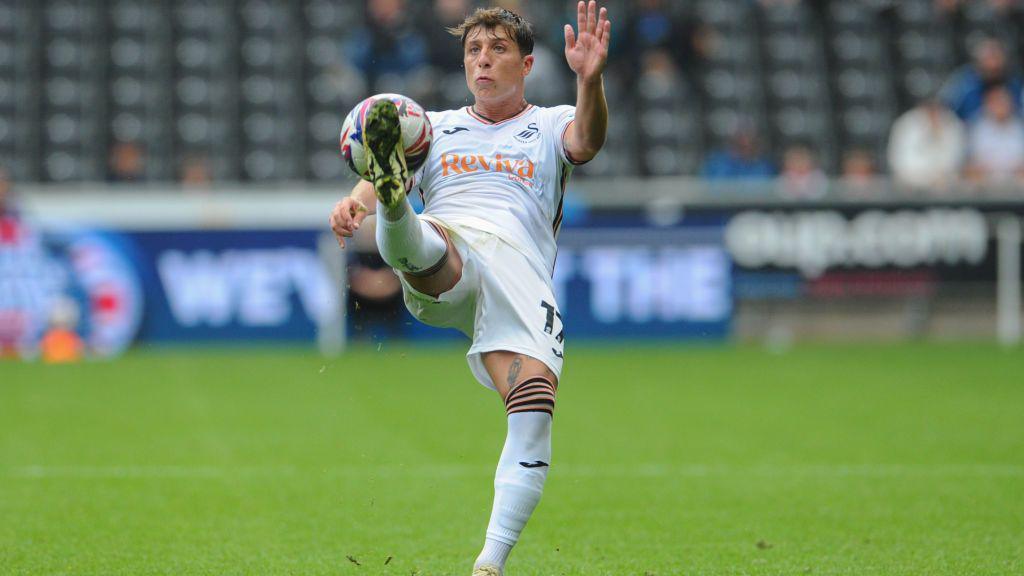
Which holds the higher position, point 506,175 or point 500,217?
point 506,175

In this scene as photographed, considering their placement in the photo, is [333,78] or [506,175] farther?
[333,78]

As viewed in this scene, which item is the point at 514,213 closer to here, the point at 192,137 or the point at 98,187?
the point at 98,187

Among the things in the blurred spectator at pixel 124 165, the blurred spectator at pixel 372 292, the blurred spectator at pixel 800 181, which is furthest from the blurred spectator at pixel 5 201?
the blurred spectator at pixel 800 181

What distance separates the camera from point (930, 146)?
1664 centimetres

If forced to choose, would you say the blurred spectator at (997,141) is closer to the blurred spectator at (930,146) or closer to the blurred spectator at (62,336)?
the blurred spectator at (930,146)

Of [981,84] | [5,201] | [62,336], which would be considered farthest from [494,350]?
[981,84]

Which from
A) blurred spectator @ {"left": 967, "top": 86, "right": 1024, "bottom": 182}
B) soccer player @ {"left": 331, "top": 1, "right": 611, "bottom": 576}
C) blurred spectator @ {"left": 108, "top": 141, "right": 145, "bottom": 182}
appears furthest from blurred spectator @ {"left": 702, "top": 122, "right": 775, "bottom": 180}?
soccer player @ {"left": 331, "top": 1, "right": 611, "bottom": 576}

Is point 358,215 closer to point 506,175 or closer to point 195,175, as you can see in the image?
point 506,175

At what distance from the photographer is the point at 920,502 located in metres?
7.10

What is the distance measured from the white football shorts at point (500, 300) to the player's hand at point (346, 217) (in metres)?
0.33

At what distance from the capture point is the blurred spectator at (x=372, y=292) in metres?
14.7

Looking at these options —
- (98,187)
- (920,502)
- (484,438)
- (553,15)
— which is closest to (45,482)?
(484,438)

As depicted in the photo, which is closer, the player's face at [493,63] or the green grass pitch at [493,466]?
the player's face at [493,63]

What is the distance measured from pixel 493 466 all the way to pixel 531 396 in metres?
3.56
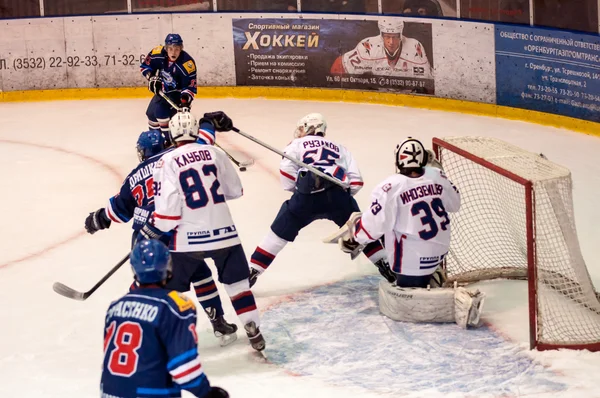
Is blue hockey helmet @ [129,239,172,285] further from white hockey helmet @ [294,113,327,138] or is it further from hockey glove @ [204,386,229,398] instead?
white hockey helmet @ [294,113,327,138]

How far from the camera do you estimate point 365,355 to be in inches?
215

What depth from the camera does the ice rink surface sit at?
5180 mm

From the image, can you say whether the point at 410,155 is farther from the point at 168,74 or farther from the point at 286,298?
the point at 168,74

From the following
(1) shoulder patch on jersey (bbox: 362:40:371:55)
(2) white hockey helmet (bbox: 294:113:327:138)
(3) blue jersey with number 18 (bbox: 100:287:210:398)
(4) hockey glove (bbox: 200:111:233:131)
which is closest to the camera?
(3) blue jersey with number 18 (bbox: 100:287:210:398)

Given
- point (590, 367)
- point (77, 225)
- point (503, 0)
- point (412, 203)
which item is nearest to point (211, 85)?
point (503, 0)

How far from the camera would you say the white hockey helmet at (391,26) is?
11.1m

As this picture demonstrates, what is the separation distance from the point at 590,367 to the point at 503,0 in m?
5.94

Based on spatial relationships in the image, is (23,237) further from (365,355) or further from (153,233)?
(365,355)

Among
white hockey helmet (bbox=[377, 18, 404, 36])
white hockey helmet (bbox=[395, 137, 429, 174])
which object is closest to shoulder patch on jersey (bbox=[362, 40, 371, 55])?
white hockey helmet (bbox=[377, 18, 404, 36])

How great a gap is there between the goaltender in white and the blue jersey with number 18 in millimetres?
2112

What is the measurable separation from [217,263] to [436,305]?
1.19 metres

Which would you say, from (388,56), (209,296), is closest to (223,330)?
(209,296)

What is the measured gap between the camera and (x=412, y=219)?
221 inches

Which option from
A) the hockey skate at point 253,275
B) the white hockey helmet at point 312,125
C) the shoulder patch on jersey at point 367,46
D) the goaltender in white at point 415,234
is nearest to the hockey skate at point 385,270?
the goaltender in white at point 415,234
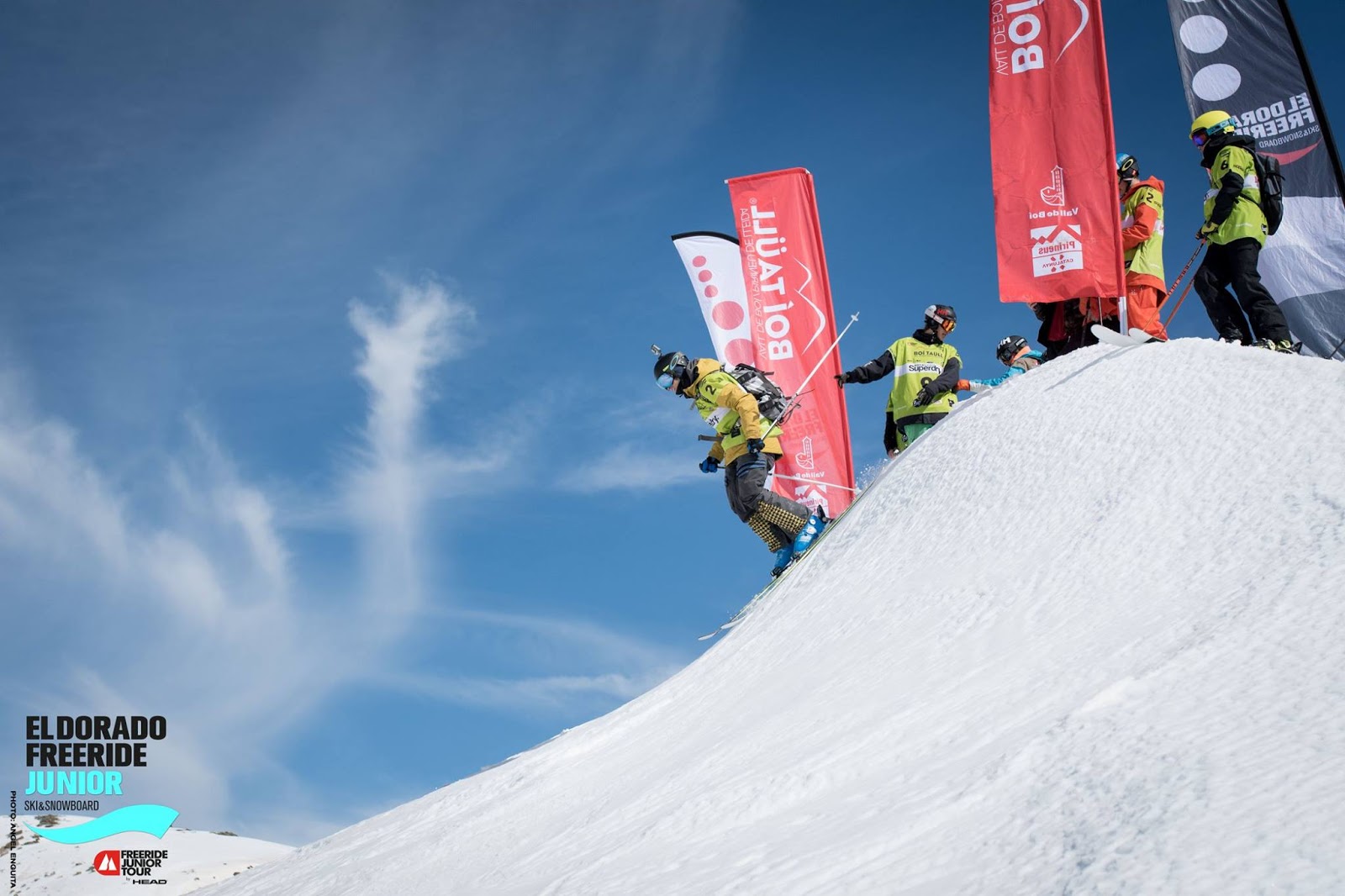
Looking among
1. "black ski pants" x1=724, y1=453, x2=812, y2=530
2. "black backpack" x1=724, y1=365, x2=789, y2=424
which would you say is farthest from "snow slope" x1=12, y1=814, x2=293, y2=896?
"black backpack" x1=724, y1=365, x2=789, y2=424

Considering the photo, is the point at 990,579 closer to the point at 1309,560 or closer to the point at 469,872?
the point at 1309,560

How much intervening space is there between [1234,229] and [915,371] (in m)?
2.76

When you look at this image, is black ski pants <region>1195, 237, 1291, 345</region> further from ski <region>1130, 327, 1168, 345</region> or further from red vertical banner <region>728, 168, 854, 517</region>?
red vertical banner <region>728, 168, 854, 517</region>

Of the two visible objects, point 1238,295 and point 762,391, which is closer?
point 1238,295

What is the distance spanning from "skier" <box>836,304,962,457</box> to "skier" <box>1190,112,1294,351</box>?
2.20 m

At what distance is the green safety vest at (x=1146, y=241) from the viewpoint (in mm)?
7941

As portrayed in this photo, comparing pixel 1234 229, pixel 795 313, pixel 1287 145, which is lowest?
pixel 1234 229

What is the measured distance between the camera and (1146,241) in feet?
26.1

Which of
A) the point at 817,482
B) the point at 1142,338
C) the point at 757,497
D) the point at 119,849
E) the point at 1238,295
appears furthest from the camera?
the point at 817,482

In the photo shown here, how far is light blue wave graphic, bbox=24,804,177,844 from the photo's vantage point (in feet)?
36.0

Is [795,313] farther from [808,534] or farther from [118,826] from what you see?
[118,826]

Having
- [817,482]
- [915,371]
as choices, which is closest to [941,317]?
[915,371]

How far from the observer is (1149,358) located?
5.45 m

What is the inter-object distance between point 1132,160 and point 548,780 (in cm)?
698
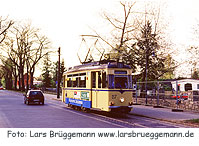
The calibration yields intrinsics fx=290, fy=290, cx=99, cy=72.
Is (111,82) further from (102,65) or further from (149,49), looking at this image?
(149,49)

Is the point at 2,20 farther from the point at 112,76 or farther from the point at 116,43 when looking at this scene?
the point at 112,76

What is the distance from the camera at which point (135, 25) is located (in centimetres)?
3741

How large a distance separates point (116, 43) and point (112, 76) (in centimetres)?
2095

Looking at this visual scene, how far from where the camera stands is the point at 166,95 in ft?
72.7

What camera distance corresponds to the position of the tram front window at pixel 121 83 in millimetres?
16870

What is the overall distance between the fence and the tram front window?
5.17m

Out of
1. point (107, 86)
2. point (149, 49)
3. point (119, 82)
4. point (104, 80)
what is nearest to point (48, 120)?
point (107, 86)

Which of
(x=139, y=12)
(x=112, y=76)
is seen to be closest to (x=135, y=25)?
(x=139, y=12)

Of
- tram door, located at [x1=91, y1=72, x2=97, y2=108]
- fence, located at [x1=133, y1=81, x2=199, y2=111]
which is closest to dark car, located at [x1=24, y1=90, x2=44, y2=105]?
fence, located at [x1=133, y1=81, x2=199, y2=111]

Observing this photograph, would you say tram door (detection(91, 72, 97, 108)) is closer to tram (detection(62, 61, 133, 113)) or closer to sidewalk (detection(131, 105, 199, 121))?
tram (detection(62, 61, 133, 113))

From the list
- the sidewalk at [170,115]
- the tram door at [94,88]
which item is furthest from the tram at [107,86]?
the sidewalk at [170,115]

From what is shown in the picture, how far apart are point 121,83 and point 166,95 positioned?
6.50 meters

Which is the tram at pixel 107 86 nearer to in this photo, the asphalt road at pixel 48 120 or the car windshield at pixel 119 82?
the car windshield at pixel 119 82

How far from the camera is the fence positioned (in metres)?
20.0
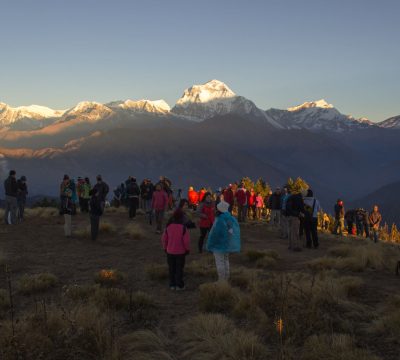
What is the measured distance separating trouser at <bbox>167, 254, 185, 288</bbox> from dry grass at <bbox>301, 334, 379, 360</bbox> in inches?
151

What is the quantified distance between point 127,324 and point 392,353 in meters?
3.80

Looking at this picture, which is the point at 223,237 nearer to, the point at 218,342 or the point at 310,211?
the point at 218,342

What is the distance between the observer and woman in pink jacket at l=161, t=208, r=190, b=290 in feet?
30.0

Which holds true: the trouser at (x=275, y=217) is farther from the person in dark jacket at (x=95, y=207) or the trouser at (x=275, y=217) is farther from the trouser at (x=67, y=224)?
the trouser at (x=67, y=224)

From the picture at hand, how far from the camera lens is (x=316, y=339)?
5672 mm

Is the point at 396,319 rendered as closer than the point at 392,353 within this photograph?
No

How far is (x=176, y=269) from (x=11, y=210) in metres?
11.9

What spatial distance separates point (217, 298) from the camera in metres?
7.84

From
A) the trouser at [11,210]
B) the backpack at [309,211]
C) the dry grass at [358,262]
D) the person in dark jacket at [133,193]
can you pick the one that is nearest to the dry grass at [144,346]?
the dry grass at [358,262]

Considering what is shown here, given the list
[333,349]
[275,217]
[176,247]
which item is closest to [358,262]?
[176,247]

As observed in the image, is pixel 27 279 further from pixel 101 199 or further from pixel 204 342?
pixel 101 199

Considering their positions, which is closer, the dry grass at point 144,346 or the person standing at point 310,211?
the dry grass at point 144,346

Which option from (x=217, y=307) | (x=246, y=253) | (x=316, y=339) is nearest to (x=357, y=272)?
(x=246, y=253)

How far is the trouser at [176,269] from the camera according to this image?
30.2ft
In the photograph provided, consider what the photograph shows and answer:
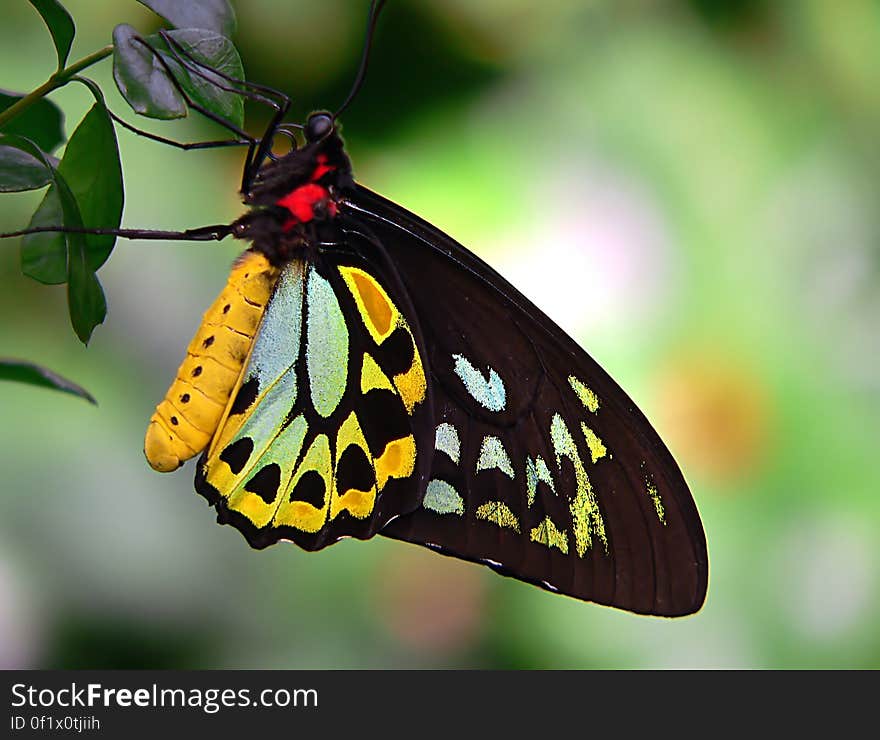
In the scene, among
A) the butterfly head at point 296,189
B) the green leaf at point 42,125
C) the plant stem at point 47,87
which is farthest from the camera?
the butterfly head at point 296,189

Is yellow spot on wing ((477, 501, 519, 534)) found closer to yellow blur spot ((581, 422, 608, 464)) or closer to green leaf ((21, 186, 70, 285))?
yellow blur spot ((581, 422, 608, 464))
▬▬▬▬▬▬
--- Goal ---
Print everything in the entries above from the line containing "In this scene as" down to the line containing "1664 centimetres", including both of those lines, character for character.

--- Output below ---
In this scene as photographed, considering their placement in the photo, is [333,78] or [506,175] farther?
[333,78]

As viewed in this scene, which item is the point at 514,213 closer to here, the point at 192,137 or the point at 98,187?
the point at 98,187

Among the things in the blurred spectator at pixel 124 165, the blurred spectator at pixel 372 292, the blurred spectator at pixel 800 181, which is furthest from the blurred spectator at pixel 5 201?
the blurred spectator at pixel 800 181

What distance separates the camera from point (930, 146)?
1664 centimetres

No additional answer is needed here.